Reporter: Lidya Yuniartha | Editor: Yudho Winarto
KONTAN.CO.ID - JAKARTA. Menteri Keuangan Sri Mulyani mengusulkan kenaikan tarif iuran program Jaminan Kesehatan Nasional (JKN) untuk kelas I dan kelas II lebih tinggi dibandingkan tarif yang diusulkan Dewan Jaminan Sosial Nasional (DJSN).

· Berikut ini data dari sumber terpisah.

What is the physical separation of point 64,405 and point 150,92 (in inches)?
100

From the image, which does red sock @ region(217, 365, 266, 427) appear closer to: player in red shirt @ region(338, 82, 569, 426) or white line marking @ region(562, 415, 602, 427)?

"Tarif kelas II dan kelas I jumlah yang diusulkan oleh DJSN menurut kami perlu dinaikkan. Pertama ini memberikan signal bahwa sebetulnya yang ingin diberikan pemerintah kepada universal health coverage adalah standar kelas 3. sehingga kalau mau naik kelas ada konsekuensinya," tutur Sri Mulyani di hadapan anggota komisi IX dan XI DPR, Selasa (27/8).
Sri Mulyani membeberkan, tarif iuran JKN untuk kelas II diusulkan sebesar Rp 110.000 per bulan per orang, lebih tinggi dari usul DJSN yang sebesar Rp 75.000 per bulan per orang.
Baca Juga: Sri Mulyani: Usul kenaikan iuran JKN untuk PBI direalisasikan Agustus
Sementara, iuran JKN untuk kelas I diusulkan sebesar Rp 160.000, lebih tinggi dari usul DJSN yang sebesar Rp 120.000 per bulan per orang. Tarif ini diusulkan berlaku mulai Januari 2020.
Saat ini, tarif iuran JKN yang ditetapkan untuk kelas II sebesar Rp 51.000 per bulan per orang dan tarif untuk kelas I sebesar Rp 80.000 per bulan per orang.
Sementara, untuk tarif iuran BPJS kelas III, Sri Mulyani mengatakan usulan DJSN yang sebesar Rp 42.000 per bulan per orang masih bisa diadopsi.
Sri Mulyani membeberkan, kenaikan tarif ini dengan mempertimbangkan tingkat utilisasi seperti rawat inap dan rawat jalan akan mengalami kenaikan dalam beberapa waktu ke depan.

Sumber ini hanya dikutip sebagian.